Tying together IoT and predictive analytics
The public’s desire – indeed demand – to be connected at all times and in all aspects of work and play means that “off” is no longer an option for most businesses. For telecommunications carriers this creates a tremendous challenge: how to efficiently and cost-effectively maintain the critical infrastructure and equipment that support uninterrupted service delivery.
Fortunately the “Internet of Things” has brought technology and techniques to aid the carriers. IoT applications such as remote monitoring and control use sensor-enabled equipment to provide data on remote conditions. This data forms the building blocks of intelligent site management.
The raw data by itself is not enough, however. To become useful it must be interpreted and related to other relevant information. This is where predictive analytics – a variety of statistical techniques that analyze current and historical data to make predictions about future events – comes in. It provides actionable information that enables companies to manage sites intelligently, leveraging historical trends, real‐time data and predictive analytics to enable remote, preventive and reliable site management.
Carriers put analytics to work
Leveraging data and predictive analytics enables carriers to maximize uptime. For example, when Hurricane Sandy ripped through the Northeast in 2012, carriers operating in the metro New York City area needed to restore service as quickly as possible. Each carrier deployed portable generators, but one company had an edge because of its pre-existing plan for efficient generator deployment during power outages.

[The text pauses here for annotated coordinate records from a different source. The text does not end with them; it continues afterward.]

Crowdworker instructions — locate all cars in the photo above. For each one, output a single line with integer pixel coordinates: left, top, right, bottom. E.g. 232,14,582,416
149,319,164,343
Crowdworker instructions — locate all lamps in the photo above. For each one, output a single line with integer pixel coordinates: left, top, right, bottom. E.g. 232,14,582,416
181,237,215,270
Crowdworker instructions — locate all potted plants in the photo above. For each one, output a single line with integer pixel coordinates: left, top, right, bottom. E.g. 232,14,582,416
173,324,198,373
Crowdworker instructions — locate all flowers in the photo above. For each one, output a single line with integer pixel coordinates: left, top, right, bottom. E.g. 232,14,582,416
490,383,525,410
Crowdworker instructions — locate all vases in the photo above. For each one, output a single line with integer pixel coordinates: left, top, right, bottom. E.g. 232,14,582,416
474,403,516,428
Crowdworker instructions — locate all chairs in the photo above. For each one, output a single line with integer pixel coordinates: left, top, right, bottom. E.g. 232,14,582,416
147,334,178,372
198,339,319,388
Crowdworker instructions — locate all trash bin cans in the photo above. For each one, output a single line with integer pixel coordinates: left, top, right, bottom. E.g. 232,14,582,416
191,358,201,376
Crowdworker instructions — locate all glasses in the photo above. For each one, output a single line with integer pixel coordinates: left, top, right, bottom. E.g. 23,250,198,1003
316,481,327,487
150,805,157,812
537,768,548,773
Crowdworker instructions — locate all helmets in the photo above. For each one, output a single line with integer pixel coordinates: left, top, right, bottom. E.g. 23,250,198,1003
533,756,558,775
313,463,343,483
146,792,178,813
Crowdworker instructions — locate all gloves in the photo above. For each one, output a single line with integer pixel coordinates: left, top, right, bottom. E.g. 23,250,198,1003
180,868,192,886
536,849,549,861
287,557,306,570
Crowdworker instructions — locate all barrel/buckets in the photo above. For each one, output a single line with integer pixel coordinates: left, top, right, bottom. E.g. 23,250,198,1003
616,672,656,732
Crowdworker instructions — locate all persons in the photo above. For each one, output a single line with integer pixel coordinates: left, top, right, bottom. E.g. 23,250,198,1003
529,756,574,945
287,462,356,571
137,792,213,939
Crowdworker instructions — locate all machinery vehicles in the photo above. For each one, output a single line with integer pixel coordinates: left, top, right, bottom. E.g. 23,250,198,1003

To create the plan, the carrier’s operations team considered several key factors: the priority of each location so they could sequence deployment to the highest priority sites; the predicted runtime of the backup batteries so they could gauge how long each site could stay on the air before the portable generator would be needed; and which locations had a portable generator interface or “gen plug” so the site could actually use a portable generator. In addition, to determine how long a portable generator would need to remain at each site, the team considered the equipment configuration, the power load and the generator power rating. These calculations are necessary because the portable generator must both maintain service and simultaneously recharge the batteries before being redeployed elsewhere.
Using site-specific information and predictive analytics software, the operations team prioritized the deployment sequence and computed an estimate of the time the portable generator would be needed at each location before it would be moved to another site. Thus, when the hurricane struck, this carrier was able to deploy generators efficiently, minimizing service downtime.